15.57. Prior to about 1970, metallic fuel was thought to be unacceptable because of its poor irradiation behavior. This picture was reversed com­pletely by new alloy designs and very favorable irradiation experience at EBR-II during the 1970s. Metal fuel that can achieve a peak burnup of 12.9 TJ/kg (150,000 MW • d/t) now appears feasible.
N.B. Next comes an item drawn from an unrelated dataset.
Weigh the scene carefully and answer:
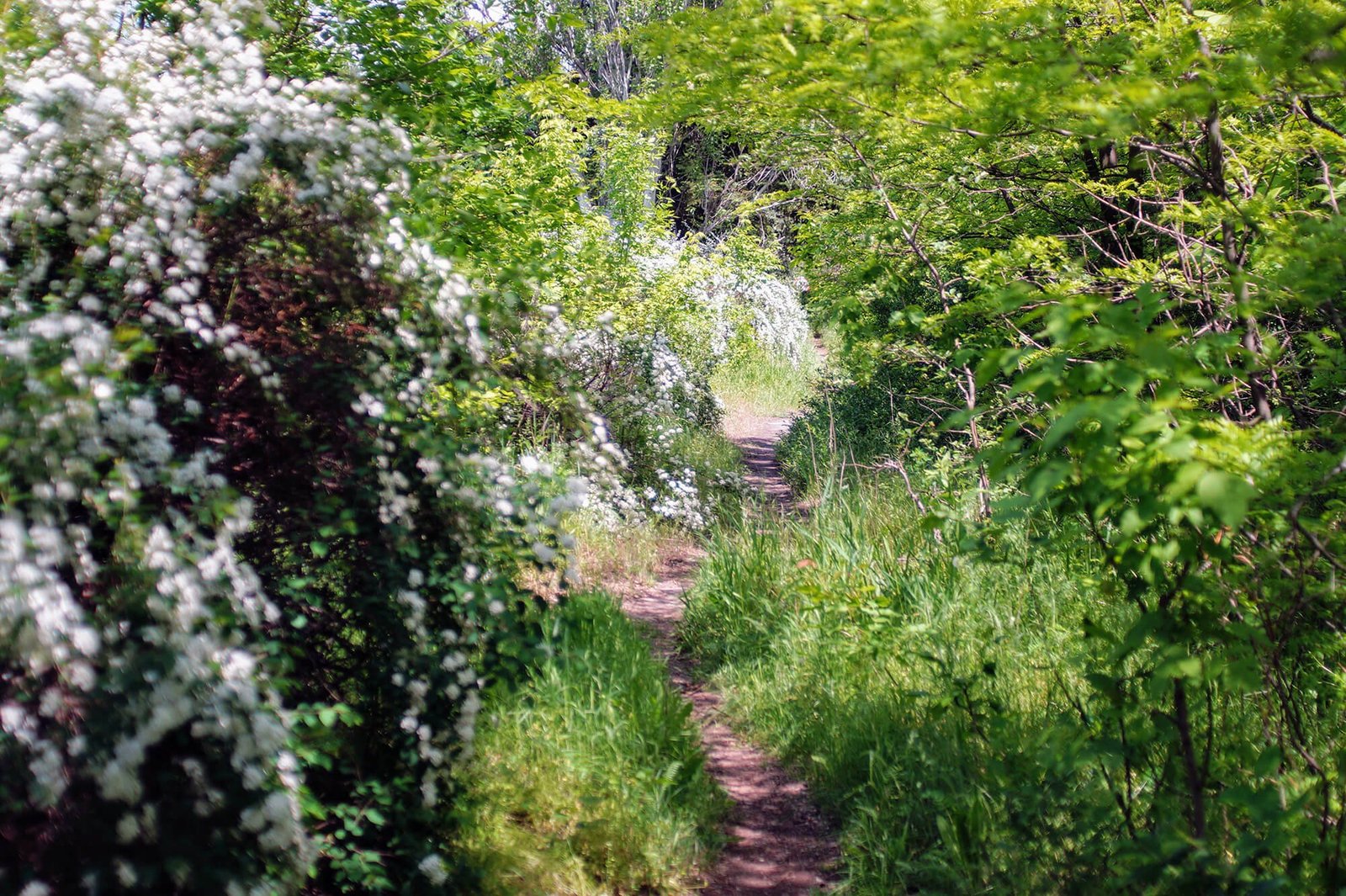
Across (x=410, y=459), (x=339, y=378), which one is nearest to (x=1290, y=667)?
(x=410, y=459)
15.58. The thermal expansion and high thermal conductivity of metallic fuel provides important safety advantages. For example, in a loss-of-flow — without-scram (LOFWS) event, the exit coolant temperature will increase during flow coast-down. The resulting thermal expansion of the fuel as­semblies provides a negative reactivity feedback which reduces the power. Although during power reduction, the stored Doppler reactivity effect appears as a positive contribution, it is not significant because of the high thermal conductivity of the fuel. This behavior was demonstrated dra­matically at EBR-II in 1986 when a deliberate LOFWS experiment resulted in automatic reactor shutdown within about 7 minutes, with a maximum coolant temperature rise of about 200°C, which occurred within the first minute [8].

15.59. The reference fuel for the ALMR is an alloy consisting of ura­nium with 27 percent Pu and 10 percent Zr. Blanket assemblies contain an alloy of depleted uranium with 10 percent zirconium. A heterogeneous core configuration includes 199 assemblies of various types as shown in Fig. 15.6 sodium-cooled fast reactors generally use hexagonal geometry for the assembly ducts instead of the square design employed in LWRs. Since the coolant is not a moderator, the tighter triangular rod pitch can be used to maximize the fuel volume fraction and improve heat transfer characteristics.

15.60. For the equilibrium fuel loading cycle, one-third of the core is replaced after each 18 months of operation. Since the metallic fuel yields a breeding ratio of about 1.2, more fissile material is produced than con­sumed. In a planned on-site facility, electrorefining using a liquid cadmium anode and a fused chloride salt will be used to extract the discharged fuel uranium-plutonium mixture from the dissolved mixture of fuel and fission products. New fuel rods would then be prepared by a casting process.